26/03/2021
Now that you know what your hair porosity is, let me tell you a few things about the different porosity levels.
I will start with ❇️LOW POROSITY❇️:
Low Porosity
➡️ Has tightly closed hair cuticles.
➡️ Repels moisture when you try to wet it and resists pe*******on of products. However, once the moisture is in, it won’t get out easily.
➡️ Prone to build up from protein rich deep conditioners which leave it feeling stiff and straw-like. Use less protein deep conditioners and more of moisturising deep conditioners with ingredients like glycerin, honey.
➡️ Usually dry which requires moisturizers with emollients such as Shea butter, jojoba oil, coconut oil.

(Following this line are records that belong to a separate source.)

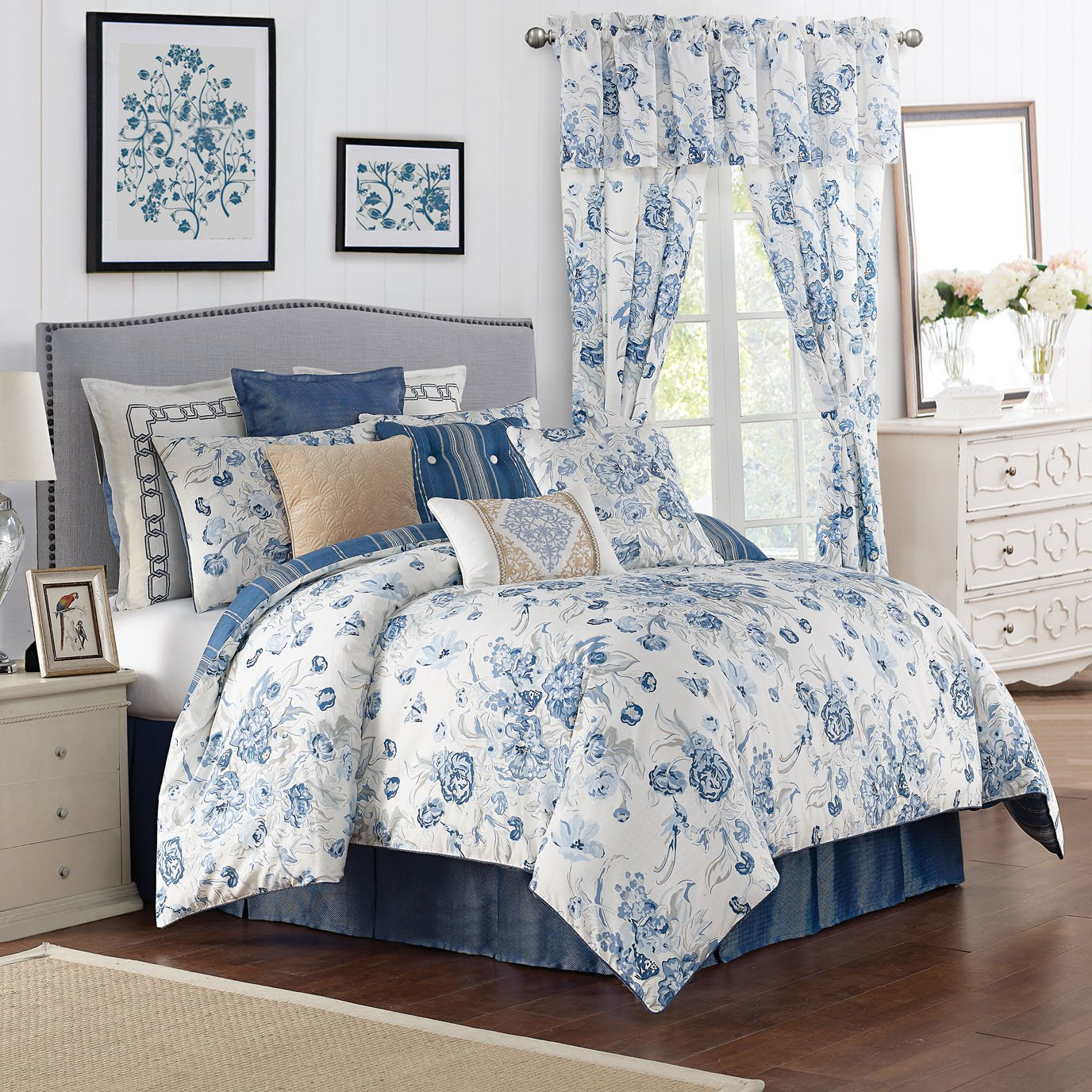 Ardenelle 4 Piece Queen Comforter Set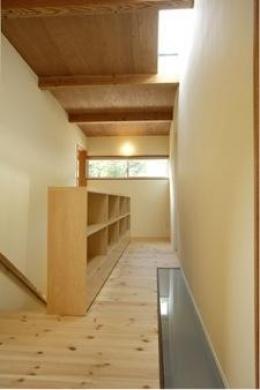岩崎の二世帯住宅 (子世帯階段ホール(撮影:EIICHI TAKAYAMA))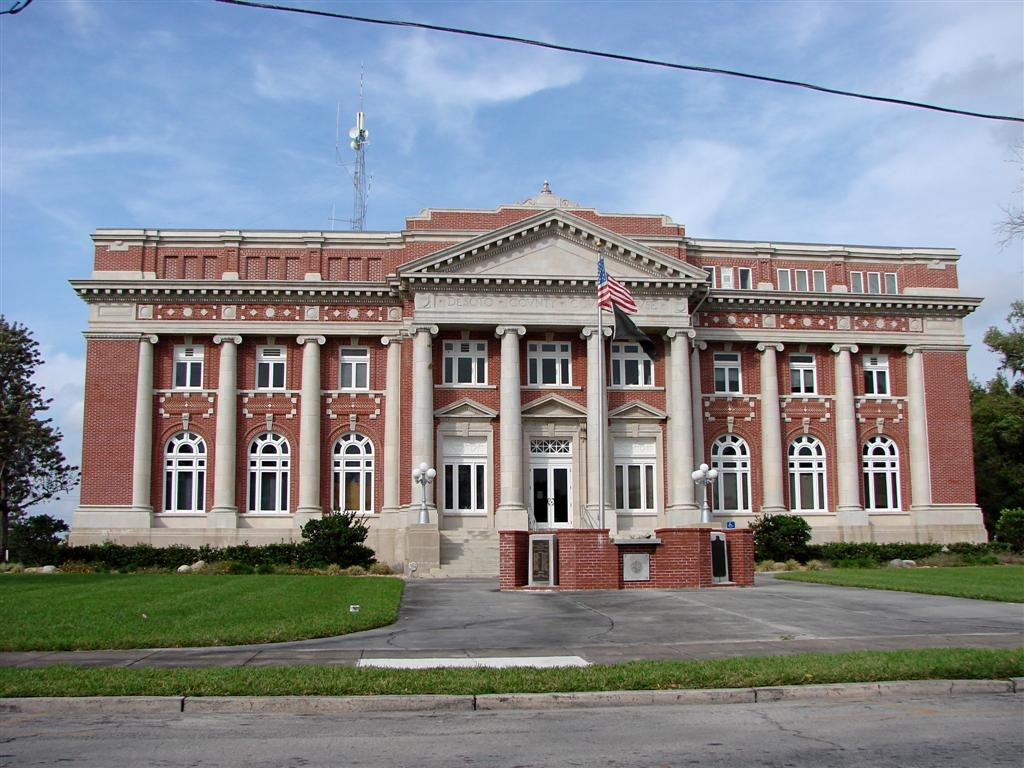 Desoto Courthouse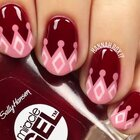 #美妆时尚##时尚美甲#超适合秋冬的的粉色皇冠美甲,你们喜欢吗?😉😉#皇冠美甲#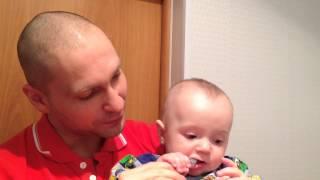 Как правильно чистить зубы малышу?(Заходите на наш сайт http://mihailzaslavsky.ru телефон в Самаре: 8 (846) 972 92 11 В этом видео доктор Михаил Заславский расска..., 2015-01-30T08:21:28.000Z)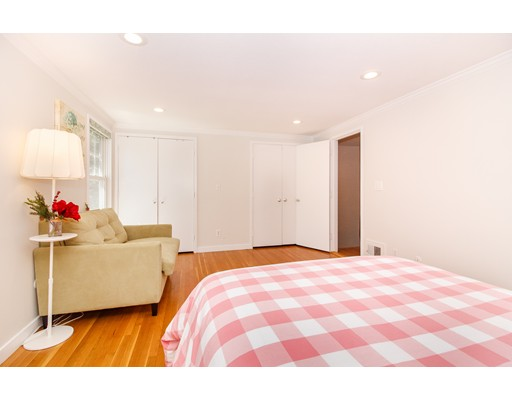 Picture 12 of 11 Oak St Unit 61 Wellesley Ma 2 Bedroom Condo
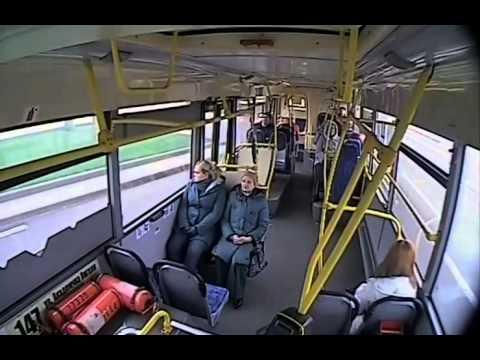 Лобовой удар автобуса в столб  Кадры из салона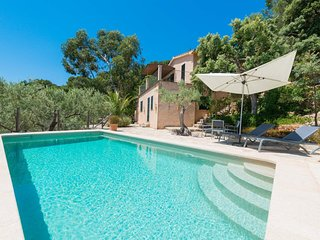 Spacious villa in Soller with Parking, Internet, Washing machine, Pool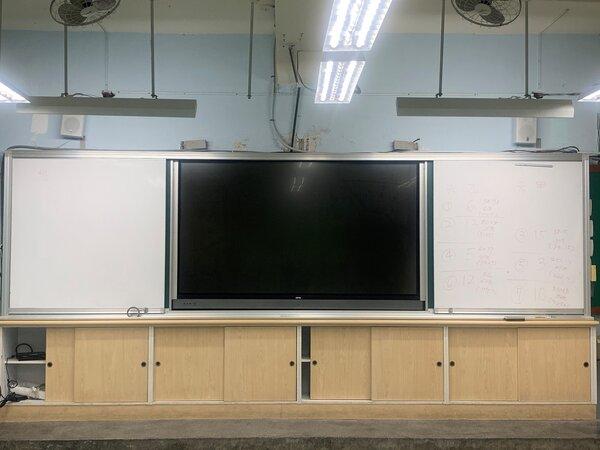 富安國小教室內的電子白板。(攝/陳怡璇)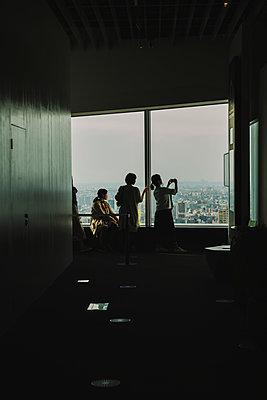 p432m2125174 by mia takahara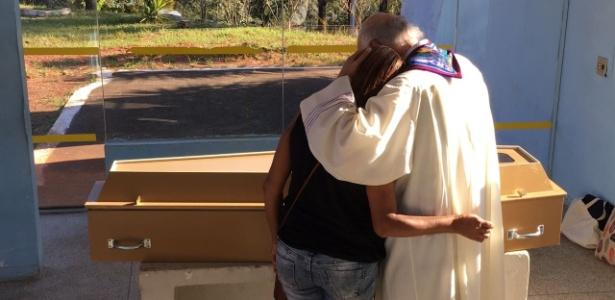 Aristildes Silva Santana é abraçada pelo padre Júlio Lancellotti no cemitério de Perus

➡️ Responds well to lighter liquid based products such as hair milks that won't sit on the hair and leave it oily or greasy.
➡️ Takes forever to dry when you air dry , from 24 - 48hrs depending on the style.
➡️ Easily tangles (esp. single stand knots)
➡️ Tight shrinkage
📍What you need to do if your hair is low porosity?
1️⃣ Clarifying - wash your hair often with a clarifying shampoo and rinses such as ACV or baking soda treatments.
2️⃣ Deep conditioning using heat. Sitting under a hooded dryer or steamer will help get the most out of your deep conditioners.
3️⃣ Layering your poducts- keep lightweight to prevent product build up. Liquid, Oil, Cream (LOC), or Liquid, Cream, Oil (LCO) method. For liquid, be sure to use warm or lukewarm water or water- based products. The temperature allows the cuticle to be raised so that moisture can seep into it. The “C” for cream can be replaced with “B” for butter if you prefer.
4️⃣ Seek out humectants and emollients such as glycerin, honey and castor oil.
5️⃣ Apply product to damp hair not drenched hair.
6️⃣ Plait styles that will give you the most stretch e.g braid or threading, ensure to stretch the plaits with hair pins.